Cenaze, Sirkeci’den, Denizyollarının 64 numaralı vapuruna konularak Beşiktaş İskelesi’ne çıkarılmıştır. Beşiktaş’ta Cemal Nadir’in cenaze otomobilini takiben yüzlerce otomobil ve ona yakın otobüs Necatibey Caddesi’ni takiben Dolmabahçe’ye doğru yola çıkmıştır. Bu şekilde yoluna devam eden cenaze alayı Dolmabahçe yoluyla Taksim’e kadar her apartmanın her penceresinden uzanan yaşlı gözler ve yaslı kalplerle uğurlanmıştır. Cenaze alayı Mete Caddesi’ne gelince kalabalığın sessizliğini eşinin feryatları bozmuştur. Cemal Nadir’in her akşam gülerek kat ettiği Mete Caddesi’nden yaya olarak işe gitmesinden dolayı eşi son bir kez de olsa Cemal Nadir’in bu caddeye arabasız girmesini istemiştir. Bu arzusunu yerine getirilmesi için Mete Caddesi’nin girişinde cenaze, otomobilden tekrar indirilmiş, başta bandonun çaldığı hazin havanın tempolarına uyularak eller üstünde sağlığında ikamet ettiği ve Mete Caddesi’nin en sonundaki Bedri Bey Apartmanı’na doğru yol alınmıştır. Yürekleri parçalayacak derecede hazin olan ortamda cenazeye katılanlar başta olmak üzere bu caddenin sakinleri hep birden gözyaşlarını tutamamıştır. Cenaze eller üzerinde apartmanın kapısına yaklaşınca, biçare refikasının şu feryadı duyulmuştur: “Ben onu öyle karşılayamam; yere diz çökmeliyim; bırakın beni!” diyen refikası bu acı feryat ve hıçkırıklarla olduğu yere yığılmıştır.
O güne kadar, bir “sanatçı” cenazesinde görülmemiş bir insan seliyle, onu çok sevmiş İstanbul halkının gözyaşları içerisinde 28 Şubat 1947’de Zincirlikuyu Mezarlığında “Amcabey”in gölgesinde toprağa verilmiştir. Sanat hayatının en verimli bir zamanında ve genç yaşta ölümü ile yurdun her tarafında, büyük teessür uyandıran Cemal Nadir Güler gözyaşları arasında ebedi istirahatgâhına tevdi edilmiştir.
Dinî merasimle Zincirlikuyu Mezarlığı’na defnedilen Cemal Nadir’in vefatının 40. günü münasebeti ile ruhuna ithaf edilmek üzere 8 Nisan 1947 salı günü öğle namazından sonra Maçka’da Teşvikiye Camii’nde okunan mevlit için eş, dost ve sanatkarlar gelmiştir.
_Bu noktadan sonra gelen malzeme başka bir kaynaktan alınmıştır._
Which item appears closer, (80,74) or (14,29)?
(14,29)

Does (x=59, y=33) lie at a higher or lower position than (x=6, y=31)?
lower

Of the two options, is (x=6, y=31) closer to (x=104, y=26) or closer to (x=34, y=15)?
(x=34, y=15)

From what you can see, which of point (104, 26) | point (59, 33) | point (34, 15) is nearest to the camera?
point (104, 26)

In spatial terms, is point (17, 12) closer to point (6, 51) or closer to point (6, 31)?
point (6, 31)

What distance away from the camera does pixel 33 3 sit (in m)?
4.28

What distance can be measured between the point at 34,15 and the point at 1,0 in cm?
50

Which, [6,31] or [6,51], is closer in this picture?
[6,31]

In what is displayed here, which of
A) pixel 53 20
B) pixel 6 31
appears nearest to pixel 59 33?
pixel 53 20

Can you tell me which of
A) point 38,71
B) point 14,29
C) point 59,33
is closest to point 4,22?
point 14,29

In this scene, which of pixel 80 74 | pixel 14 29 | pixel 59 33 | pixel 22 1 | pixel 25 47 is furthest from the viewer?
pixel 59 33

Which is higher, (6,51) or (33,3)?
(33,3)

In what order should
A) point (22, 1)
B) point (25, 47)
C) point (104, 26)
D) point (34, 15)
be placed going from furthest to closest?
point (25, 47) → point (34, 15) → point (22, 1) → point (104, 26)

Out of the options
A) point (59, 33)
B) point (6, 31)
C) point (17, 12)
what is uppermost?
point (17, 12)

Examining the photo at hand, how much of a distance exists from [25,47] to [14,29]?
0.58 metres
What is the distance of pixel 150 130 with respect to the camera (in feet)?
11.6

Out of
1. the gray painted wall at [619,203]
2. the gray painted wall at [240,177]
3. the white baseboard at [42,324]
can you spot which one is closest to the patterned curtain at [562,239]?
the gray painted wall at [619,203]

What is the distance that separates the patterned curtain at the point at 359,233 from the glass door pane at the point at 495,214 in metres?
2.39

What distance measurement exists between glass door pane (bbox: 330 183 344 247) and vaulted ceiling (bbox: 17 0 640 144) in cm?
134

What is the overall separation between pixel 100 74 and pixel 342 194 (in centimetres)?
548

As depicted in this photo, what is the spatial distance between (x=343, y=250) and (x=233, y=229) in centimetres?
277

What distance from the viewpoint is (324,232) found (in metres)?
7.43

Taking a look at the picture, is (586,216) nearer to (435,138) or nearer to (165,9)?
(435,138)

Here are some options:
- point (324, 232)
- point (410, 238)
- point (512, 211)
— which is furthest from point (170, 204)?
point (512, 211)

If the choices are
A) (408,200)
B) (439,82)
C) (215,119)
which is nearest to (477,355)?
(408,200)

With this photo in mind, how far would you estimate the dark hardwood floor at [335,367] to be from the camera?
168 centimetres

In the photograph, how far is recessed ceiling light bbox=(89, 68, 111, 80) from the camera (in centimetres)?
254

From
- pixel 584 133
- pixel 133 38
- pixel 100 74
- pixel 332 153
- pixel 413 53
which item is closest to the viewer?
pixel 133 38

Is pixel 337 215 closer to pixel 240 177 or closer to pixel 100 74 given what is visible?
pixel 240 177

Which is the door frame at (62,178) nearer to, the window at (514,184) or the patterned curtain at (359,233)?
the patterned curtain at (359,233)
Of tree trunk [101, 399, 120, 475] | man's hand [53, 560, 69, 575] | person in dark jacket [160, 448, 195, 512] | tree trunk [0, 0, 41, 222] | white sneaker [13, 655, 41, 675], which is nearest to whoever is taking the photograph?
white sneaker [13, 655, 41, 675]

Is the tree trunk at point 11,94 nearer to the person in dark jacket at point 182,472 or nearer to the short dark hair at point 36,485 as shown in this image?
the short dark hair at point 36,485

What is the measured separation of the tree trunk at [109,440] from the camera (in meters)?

Teşvikiye Camii’nde memleketin en güzide hafızları tarafından okunan mevlitte hatırası yad edilmiş, ruhuna Fatihalar ithaf olunmuş ve dualara anılmıştır.
VEFATIYLA BABIALİ’DE HAYAT KALBİ DURDU
Türk karikatürüne yenilikler getirip onu gerek çizgi gerekse anlamı daha güçlü kılacak mesaj verme kabiliyetini artıran Cemal Nadir; fırçası ve kalemi ile günümüze kadar birçok çizere yön vermiş önemli bir sanatçıdır. O geniş muhayyilesi ve onun yansıması olan eserleriyle mizah ve çizgi sanatının okur, yazar, çizer ve yayıncı taraflarında hep takdir gören yenilikçi bir erbab-ı kalemdir. Her gün kalemini, fırçasını, zekâsını toplumun beklenti ya da aksaklılarına ışık tutacak bir netlikte kullanarak onun evladı mesabesindeki “Amcabey” ile yaman bir kalem olduğunu her geçen gün tasdik ettirmiştir.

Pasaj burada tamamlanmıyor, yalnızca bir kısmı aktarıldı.